→ **TASK INSTRUCTIONS**:
Repeat the entire listing exactly.

→ **EXTRACTED RECORDS**:

^^^^^^^^^^^^^^^^

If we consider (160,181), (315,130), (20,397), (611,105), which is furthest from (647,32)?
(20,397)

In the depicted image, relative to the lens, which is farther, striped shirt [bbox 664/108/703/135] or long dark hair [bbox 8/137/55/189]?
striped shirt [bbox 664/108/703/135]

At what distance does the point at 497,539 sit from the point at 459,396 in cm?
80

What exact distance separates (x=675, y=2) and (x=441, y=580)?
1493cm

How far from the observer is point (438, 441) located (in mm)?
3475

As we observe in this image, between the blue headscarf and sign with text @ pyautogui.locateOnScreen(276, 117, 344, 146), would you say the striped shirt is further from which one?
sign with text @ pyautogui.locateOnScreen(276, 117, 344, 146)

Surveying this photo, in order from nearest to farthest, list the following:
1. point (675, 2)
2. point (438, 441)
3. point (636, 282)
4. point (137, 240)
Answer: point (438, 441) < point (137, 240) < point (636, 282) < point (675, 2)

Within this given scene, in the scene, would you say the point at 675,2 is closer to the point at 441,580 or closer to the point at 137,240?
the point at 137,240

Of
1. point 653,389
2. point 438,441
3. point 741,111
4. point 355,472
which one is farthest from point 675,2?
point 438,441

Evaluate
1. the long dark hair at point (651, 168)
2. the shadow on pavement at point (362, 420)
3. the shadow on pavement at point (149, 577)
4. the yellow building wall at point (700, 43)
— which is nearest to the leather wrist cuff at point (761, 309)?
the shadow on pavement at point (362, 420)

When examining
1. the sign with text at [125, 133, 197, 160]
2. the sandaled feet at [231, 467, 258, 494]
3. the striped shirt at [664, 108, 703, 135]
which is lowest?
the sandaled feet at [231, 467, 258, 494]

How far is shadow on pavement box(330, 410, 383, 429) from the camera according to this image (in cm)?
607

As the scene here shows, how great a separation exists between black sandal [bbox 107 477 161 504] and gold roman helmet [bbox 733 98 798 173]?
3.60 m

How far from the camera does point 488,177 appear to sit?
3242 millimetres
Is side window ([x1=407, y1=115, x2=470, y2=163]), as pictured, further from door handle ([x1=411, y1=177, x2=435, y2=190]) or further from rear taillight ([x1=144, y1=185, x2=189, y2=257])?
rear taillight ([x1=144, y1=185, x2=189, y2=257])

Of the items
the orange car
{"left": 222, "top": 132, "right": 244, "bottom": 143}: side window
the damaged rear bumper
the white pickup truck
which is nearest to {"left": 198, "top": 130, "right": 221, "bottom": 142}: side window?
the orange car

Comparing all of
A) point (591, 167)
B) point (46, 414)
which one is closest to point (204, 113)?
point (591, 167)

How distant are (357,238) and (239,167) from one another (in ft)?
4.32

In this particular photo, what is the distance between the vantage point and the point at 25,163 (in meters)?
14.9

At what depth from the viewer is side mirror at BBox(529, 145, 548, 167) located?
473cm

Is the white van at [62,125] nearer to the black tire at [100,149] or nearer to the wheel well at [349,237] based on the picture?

^^^^^^^^^^^^^^^^

→ **THE ANSWER**:
If we consider (160,181), (315,130), (20,397), (611,105), which is furthest from (647,32)?
(20,397)

In the depicted image, relative to the lens, which is farther, striped shirt [bbox 664/108/703/135] or long dark hair [bbox 8/137/55/189]?
striped shirt [bbox 664/108/703/135]

At what distance does the point at 497,539 sit from the point at 459,396 in cm?
80

What exact distance separates (x=675, y=2) and (x=441, y=580)?
1493cm

How far from the observer is point (438, 441) located (in mm)?
3475

As we observe in this image, between the blue headscarf and sign with text @ pyautogui.locateOnScreen(276, 117, 344, 146), would you say the striped shirt is further from which one?
sign with text @ pyautogui.locateOnScreen(276, 117, 344, 146)

Surveying this photo, in order from nearest to farthest, list the following:
1. point (675, 2)
2. point (438, 441)
3. point (636, 282)
4. point (137, 240)
Answer: point (438, 441) < point (137, 240) < point (636, 282) < point (675, 2)

Within this given scene, in the scene, would you say the point at 675,2 is closer to the point at 441,580 or closer to the point at 137,240?
the point at 137,240

Of
1. point 653,389
2. point 438,441
3. point 741,111
4. point 355,472
which one is farthest from point 675,2?
point 438,441

Evaluate
1. the long dark hair at point (651, 168)
2. the shadow on pavement at point (362, 420)
3. the shadow on pavement at point (149, 577)
4. the yellow building wall at point (700, 43)
— which is nearest to the leather wrist cuff at point (761, 309)?
the shadow on pavement at point (362, 420)

When examining
1. the sign with text at [125, 133, 197, 160]
2. the sandaled feet at [231, 467, 258, 494]
3. the striped shirt at [664, 108, 703, 135]
which is lowest?
the sandaled feet at [231, 467, 258, 494]

How far is shadow on pavement box(330, 410, 383, 429) from the camera according to this image (in cm)?
607

As the scene here shows, how great a separation exists between black sandal [bbox 107 477 161 504] and gold roman helmet [bbox 733 98 798 173]?
3.60 m

How far from the camera does point 488,177 appear to sit?
3242 millimetres
Is side window ([x1=407, y1=115, x2=470, y2=163]), as pictured, further from door handle ([x1=411, y1=177, x2=435, y2=190]) or further from rear taillight ([x1=144, y1=185, x2=189, y2=257])?
rear taillight ([x1=144, y1=185, x2=189, y2=257])

Of the items
the orange car
{"left": 222, "top": 132, "right": 244, "bottom": 143}: side window
the damaged rear bumper
the white pickup truck
which is nearest to {"left": 198, "top": 130, "right": 221, "bottom": 142}: side window?
the orange car

Comparing all of
A) point (591, 167)
B) point (46, 414)
which one is closest to point (204, 113)?
point (591, 167)

How distant are (357,238) and (239,167) from one another (in ft)?
4.32

In this particular photo, what is the distance between the vantage point and the point at 25,163 (in meters)?
14.9

At what depth from the viewer is side mirror at BBox(529, 145, 548, 167) located?
473cm

Is the white van at [62,125] nearer to the black tire at [100,149] or nearer to the wheel well at [349,237] based on the picture?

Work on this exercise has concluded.